• **EXERCISE TASKS**
• A. In the parliamentary speech, why does the speaker say the number of AONBs in England and Wales is either 41 or 42?
• B. From the parliamentary speech, extract the passage starting at "Of course, it" and ending at "on 26th July.".

• **EXERCISE TEXT**
☆ ☆ ☆ ☆ ☆
That said, I now want to speak to my own amendment--Amendment No. 536A--concerning finances. I believe that we have moved on to that subject. However, before I do so, I must repeat that I speak not only as chairman of, I believe, the only existing conservation board on which 14 local authorities are represented but also as a member of the executive committee of the AONB Association, which now contains every single AONB in England and Wales--41 if the Wye Valley is considered as one; 42 if it is considered as two, part in Wales and part in England. I know of no one on either of those boards who is deeply worried about the dragons and demons that some of my noble friends have been seeing in the past hour or so.

Of course, it is always possible to envisage that a great deal of power will be transferred by an over-mighty Secretary of State. However, the general feeling among AONBs all around the country and among joint advisory committees on which many local authorities sit is that this broad proposal by the Government is now a necessary step forward. It has been talked about for more than 10 years and it has been discussed in both Houses of Parliament.

I have sympathy with the noble Lord, Lord Whitty, when he expresses surprise at some of the nightmares. Of course, as will any Minister, the noble Lord will reconsider the drafting in the light of what has been said. However, it is only fair to say that these amendments were published at the end of July. They have been available for the whole of August and September and up until now in October. I believe that they were published on 26th July.
☆ ☆ ☆ ☆ ☆
• **EXERCISE DATA**
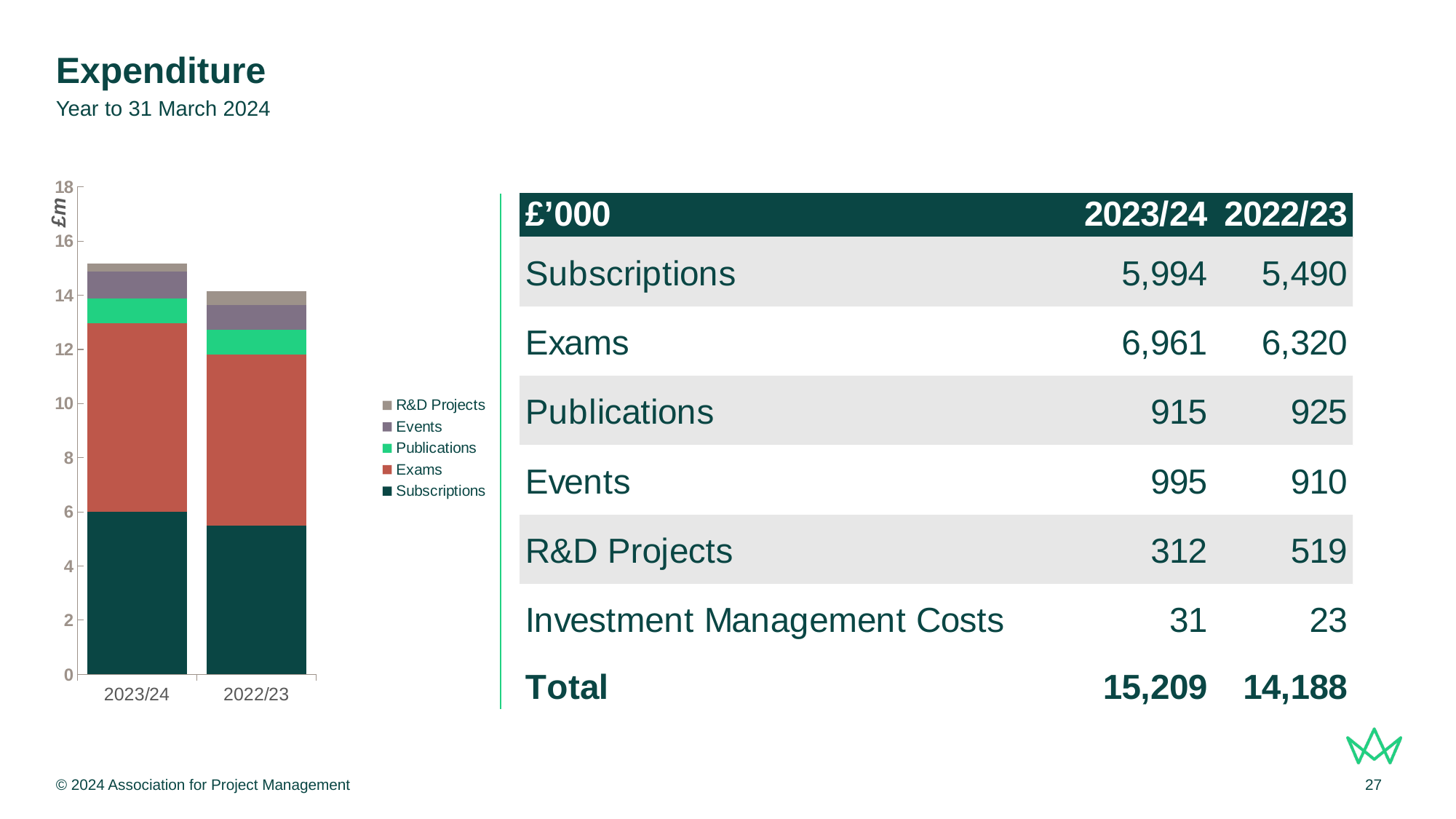
Which series forms the largest segment of the 2023/24 bar? Exams What unit is shown on the chart's y axis? £m Which year has the larger R&D Projects segment, 2023/24 or 2022/23? 2022/23 Is the total height of the 2022/23 bar greater or less than 16? less How many series does the chart legend list? 5 Is the total height of the 2023/24 bar greater or less than 14? greater How many categories are shown on the x axis of the chart? 2 Which series is listed first (at the top) in the chart legend? R&D Projects What kind of chart is shown on the slide? Stacked bar chart Is the Subscriptions segment for 2022/23 greater or less than 4? greater Which series forms the smallest segment of the 2023/24 bar? R&D Projects Which bar is taller overall, 2023/24 or 2022/23? 2023/24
☆ ☆ ☆ ☆ ☆
• **ANSWERS FOR THE EXERCISE**
• A. The total depends on how the Wye Valley is counted. It is 41 if the Wye Valley is treated as one AONB and 42 if it is treated as two, because part of it is in Wales and part is in England.

• B.
Of course, it is always possible to envisage that a great deal of power will be transferred by an over-mighty Secretary of State. However, the general feeling among AONBs all around the country and among joint advisory committees on which many local authorities sit is that this broad proposal by the Government is now a necessary step forward. It has been talked about for more than 10 years and it has been discussed in both Houses of Parliament.

I have sympathy with the noble Lord, Lord Whitty, when he expresses surprise at some of the nightmares. Of course, as will any Minister, the noble Lord will reconsider the drafting in the light of what has been said. However, it is only fair to say that these amendments were published at the end of July. They have been available for the whole of August and September and up until now in October. I believe that they were published on 26th July.